(Passage)
★ ★ ★

By Art Martone
Ladies and gentlemen, may we present the Bizarro Patriots.
All the accepted truths of the New England Patriots were turned on their head by the Bizarro Pats in their ghastly 34-14 loss to the Browns in Cleveland on Sunday.
You know how the Patriots never beat themselves? How about Rob Gronkowski and Sammy Morris letting a kickoff drop between them -- Gronkowski called for a fair catch and then backed off -- which led to a) Cleveland recovering the ball on the Pats' 19-yard line and b) scoring a touchdown two plays later? Or Gronkowski fumbling away the ball on the Browns' 2-yard line in the final seconds of the first half when the Pats were driving for a touchdown that would have cut their deficit to three points?
You know how the Patriots chew up and spit out rookie quarterbacks with their baffling combinations of hidden coverages and surprise formations? How about Colt McCoy shredding the Pats' defense as he were playing Florida Atlantic, completing 14 of 19 passes for 174 yards and scrambling for 20 more, including a touchdown?
You know how the Patriots have owned the second half of games this year? How about giving up the first 10 points of the last two quarters, turning a 17-7 game into a 27-7 game and ending any hopes of a New England comeback?
And that's just the top of it. Throw in a raft of dropped passes -- Gronkowski and Brandon Tate were particularly butter-fingered -- the Pats' inability to stop Cleveland's bowling-ball fullback, Peyton Hills (29 carries, 184 yards), a worse-than-the-stats-make-it-look performance by Tom Brady (19-of-36, 224 yards, 2 TDs), and you had a road disaster indisguishable from many of the Patriots' away-from-Gillette efforts of 2009 . . . except that, unlike '09, they didn't give it up at the end. This one started early.
How early? Try a 21-yard pass from McCoy to Mohamed Massaquoi on the game's first play, followed by a setting-the-tone 18-yard run from Hillis that had the Browns on the New England 24. The drive stalled and the Browns had to settle for a 38-yard field goal by Phil Dawson and a 3-0 lead.
But any momentum the Pats may have garnered from that stop was gone in the time it took for Gronkowski and Morris to mess up the ensuing kickoff and for the Browns to recover on the New England 19. A 17-yard pass from McCoy to Evan Moore moved it to the 2, and Hillis scored on the next play for a 10-0 lead.

★ ★ ★

Data entries:
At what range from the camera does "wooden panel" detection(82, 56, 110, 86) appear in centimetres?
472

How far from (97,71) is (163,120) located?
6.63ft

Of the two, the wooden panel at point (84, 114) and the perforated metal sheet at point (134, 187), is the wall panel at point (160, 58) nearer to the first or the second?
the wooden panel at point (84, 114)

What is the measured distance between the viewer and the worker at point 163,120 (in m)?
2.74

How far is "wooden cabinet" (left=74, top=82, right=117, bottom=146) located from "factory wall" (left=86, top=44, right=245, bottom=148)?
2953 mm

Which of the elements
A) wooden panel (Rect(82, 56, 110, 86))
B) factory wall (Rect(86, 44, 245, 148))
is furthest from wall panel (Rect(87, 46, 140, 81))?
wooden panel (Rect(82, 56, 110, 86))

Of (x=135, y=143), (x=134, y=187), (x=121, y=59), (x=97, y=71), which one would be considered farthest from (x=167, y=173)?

★ ★ ★

(Set of tasks)
(A) In the game recap, what was the final score of the Patriots' loss to the Browns?
(B) Update the game recap: write it out again from "By Art Martone" up to and including "to three points?", with "Sunday" changed to "Saturday".

(Results for each task)
(A) 34-14

(B)
By Art Martone
Ladies and gentlemen, may we present the Bizarro Patriots.
All the accepted truths of the New England Patriots were turned on their head by the Bizarro Pats in their ghastly 34-14 loss to the Browns in Cleveland on Saturday.
You know how the Patriots never beat themselves? How about Rob Gronkowski and Sammy Morris letting a kickoff drop between them -- Gronkowski called for a fair catch and then backed off -- which led to a) Cleveland recovering the ball on the Pats' 19-yard line and b) scoring a touchdown two plays later? Or Gronkowski fumbling away the ball on the Browns' 2-yard line in the final seconds of the first half when the Pats were driving for a touchdown that would have cut their deficit to three points?